Книга Сказание об истинно народном контролере - Андрей Курков
Шрифт:
Интервал:
Закладка:
Сначала на дно ящика решили положить Федора, но в толстом оленьем кожухе да еще и с раскинутыми в стороны руками, которые никак не ложились по швам, в ящик он не лез. Пришлось помучиться, стаскивая с него кожух, буквально примерзший к темно-зеленому вязаному свитеру.
Уложили его туда, а потом, сняв кожух и с Валерия Палыча, положили летчика сверху. Крышка у ящика не снималась полностью из-за жестяных полосок, набитых на доски в двух местах поперек. Поэтому сначала ее просто отогнули, а потом, когда ящик уже стал гробом, ее снова опустили, и на всякий случай Цыбульник стянул ящик поперек вытащенной из кабины желтой проволокой. С большим трудом вставили этот ящик между кабиной и двигателем и укрепили его там.
— Теперь поехали, — сказал комсомолец и полез на свое место за штурвалом.
Остался позади вытоптанный в снегу круг, остались поломанные сани, брезентовый мешок с банкой пряной свинины и два оленьих кожуха. А аэросани разгонялись, и, не зная, куда они теперь едут, поглядывал Павел на лицо комсомольца и хотел спросить его, но, понимая, что и Цыбульнику сейчас тяжело, молчал. Чего его спрашивать — раз куда-то едет, значит, знает куда.
Аэросани остановились около входа в военный склад, где они уже были и откуда начинали поиски пропавших, но теперь уже найденных товарищей.
Стащили ящик вниз, протянули его с передышками по серому коридору, потом, придерживая снизу, спустили по бетонным ступенькам и уже в главном помещении склада отдышались.
— И что потом?

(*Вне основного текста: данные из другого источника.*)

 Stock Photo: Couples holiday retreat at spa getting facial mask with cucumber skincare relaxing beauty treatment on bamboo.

Их потом заберут отсюда? — спросил Павел, уже чувствуя, что устал за последнее время очень сильно и даже замерзшие руки дрожат.
— Может, и заберут… — ответил Цыбульник, водя лучом фонарика по левой стене, под которой стояли один на другом такие же ящики. — Давай его вон туда поставим, видишь, там только один в углу, — сказал он, показывая лучом место.
Поставили.
— А что потом? — как-то заторможенно спросил Павел.

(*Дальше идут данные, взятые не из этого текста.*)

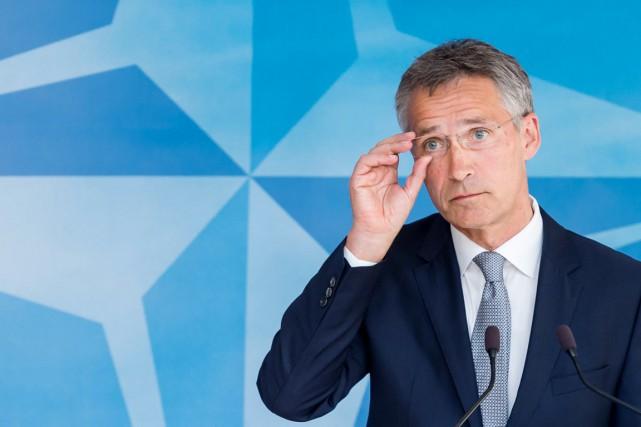 «L'OTAN suit les développements de très près et... (PHOTO GEERT VANDEN WIJNGAERT, AP)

Вместо ответа Цыбульник опустил пятно луча на стоявшие рядом ящики, и увидел Павел, что на каждом ящике неровными жирными буквами было написано: «ряд. Урузбеков Махмуд,.. ряд. Карачаров И. С.,.. серж. Голобородько В. И…» Странное состояние, охватившее Павла, не позволило ему задавать новые вопросы, которые, конечно, сразу возникли и зависли напряженно в мыслях.
— Здесь могилы не выроешь… мерзлота… — проговорил Цыбульник и пошел к бетонной лестнице, по которой они сюда спустились.

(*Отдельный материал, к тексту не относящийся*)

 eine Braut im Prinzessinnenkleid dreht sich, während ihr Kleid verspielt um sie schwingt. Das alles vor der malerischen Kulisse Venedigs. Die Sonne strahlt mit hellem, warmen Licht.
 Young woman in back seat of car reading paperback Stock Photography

Вернувшись в кабину, он посидел молча за штурвалом, потом нажал синюю кнопку, и пропеллер зашумел, набирая обороты.
— Главное, чтобы до города горючего хватило, — сказал Цыбульник, наблюдая за возникшим движением стрелок на приборах.
— А на аэродром? — спросил Добрынин.
— У меня там вещи…
— Аэродром, — повторил комсомолец. — Ладно.
— Аэросани набирали скорость.
Павел закрыл глаза, заболевшие то ли из-за усталости, то ли из-за сплошной белизны окружающего мира.
— О! А это что? — пробурчал довольно громко комсомолец, и Добрынин почувствовал, как снижается скорость аэросаней.
Когда машина остановилась, Павел открыл глаза и проследил за направлением взгляда Цыбульника.
Совсем рядом, метрах в пяти от аэросаней, что-то острое торчало из снега.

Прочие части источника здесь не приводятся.